Mr. Mhor spent an inordinate amount of time in the garden. Whether he was trying to prove his theory or whether he was avoiding doing his share of the housework, I do not know, but the fact remains that he was in the garden all day long, even taking his meals outside.
He hobbled in on his crutches one evening and informed me that he had moved a magnolia bush. Or maybe it was a bed of marigolds. Whatever. I am not well-versed in gardening terminology and quite frankly I wasn’t terribly interested.
Mr. Mhor knows this, but he pretends he doesn’t. He is forever asking me difficult questions about the garden, such as “Do you remember when we had some sweet-scented stocks over there” and “Have you seen my hoe” when he knows full well that I have no idea what he is talking about.
So. He had moved a bush/plant/shrub to a different location. I think he was hoping that I would ask him why he had done this, but I carefully refrained from doing so, as I had a feeling that the ensuing conversation might become acrimonious, and I wanted to avoid that at all costs (I had a shelf that I wanted him to put up) and it seemed politic just to nod non-committedly.
Mr. Mhor then appeared to be full of mirth about something. Wearily, I enquired what was so funny.”The bees”, he said. “The bees keep flying towards where the bush used to be. They can’t understand where it’s gone.”
I said (with some asperity) “Surely they are not the same bees? You are not claiming that you recognised those actual, individual bees? Next you will tell me that you have named them.”
“Oh yes, I did recognise them, ” said Mr. Mhor. “They were the same bees. I know my bees.”
Now I may know nothing about gardening but this claim stretched credulity. How can anyone recognise particular bees? Mr. Mhor was adamant, however, and unfortunately the discussion DID become acrimonious, and the unconstructed shelf remained in the cupboard under the stairs, as flat a pack as it had been when I’d lugged it into Mhor Cottage in the first place.
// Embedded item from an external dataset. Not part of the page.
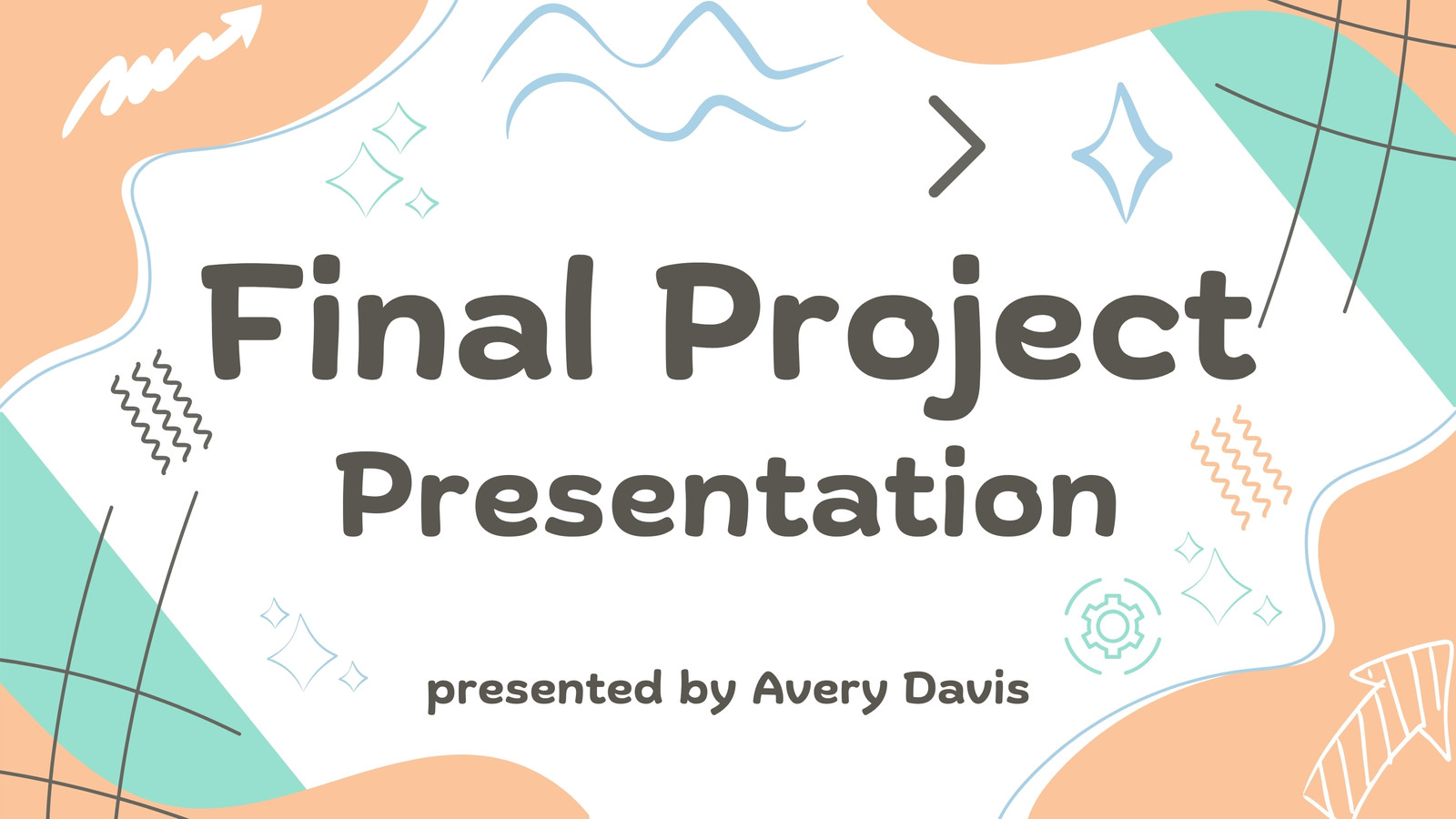 Final Project Presentation

presented by Avery Davis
I can only assume that the painkillers Mr. Mhor had been prescribed had temporarily addled his brain.
I now await a series of vexatious emails from my loyal followers, telling me that they, too, can recognise individual bees.
Why, even the Robbing Butcher himself does not have such pretensions.
Many years ago I was wandering round the Labour Ward, at rather a loose end, if the truth be told. It was a Sunday and we had no patients.
We had restocked every cupboard to within an inch of its life and had had several cups of tea. Midwives survive almost entirely on tea, and cakes and biscuits are generally available.
On this memorable day there wasn’t so much as a packet of Rich Tea (generally looked upon with disfavour by midwives, but supplied reluctantly by the hospital’s catering department.)
Very possibly the Rich Tea are for the patients, not the midwives.
I spotted a pregnant woman and her (I assumed) husband, and approached them to offer my assistance. She told me that she was in labour – with her eleventh child.
Despite midwifery textbooks always advising that midwives should be diagnosing labour, not mere patients, I assumed that as she had had ten babies previously she was going to be correct with regard to knowing if the eleventh baby was starting to make its appearance.
Reader, that woman was right and that baby was nearly there. Despite the fact that she did not appear to be having contractions and was not in any distress, her cervix was 9 cm. dilated.
About three minutes after I had established that fact, she gave birth to a son.
It was a very easy gig for me, I have to say. I daresay the woman herself regarded it as such.
Anyway – after giving the baby a quick suck on the breast, she asked me to hand her her holdall – then she extracted a massive box of very expensive chocolates.
“For you,” she said. “I always like to thank my midwives when I have a baby. You work so hard.”
It brightened up my Sunday, I can tell you. And the collective Sundays of the rest of the staff. We always share booty like this.
Someone made another pot of tea and the Labour Ward returned to its previous state of Nothing Going On.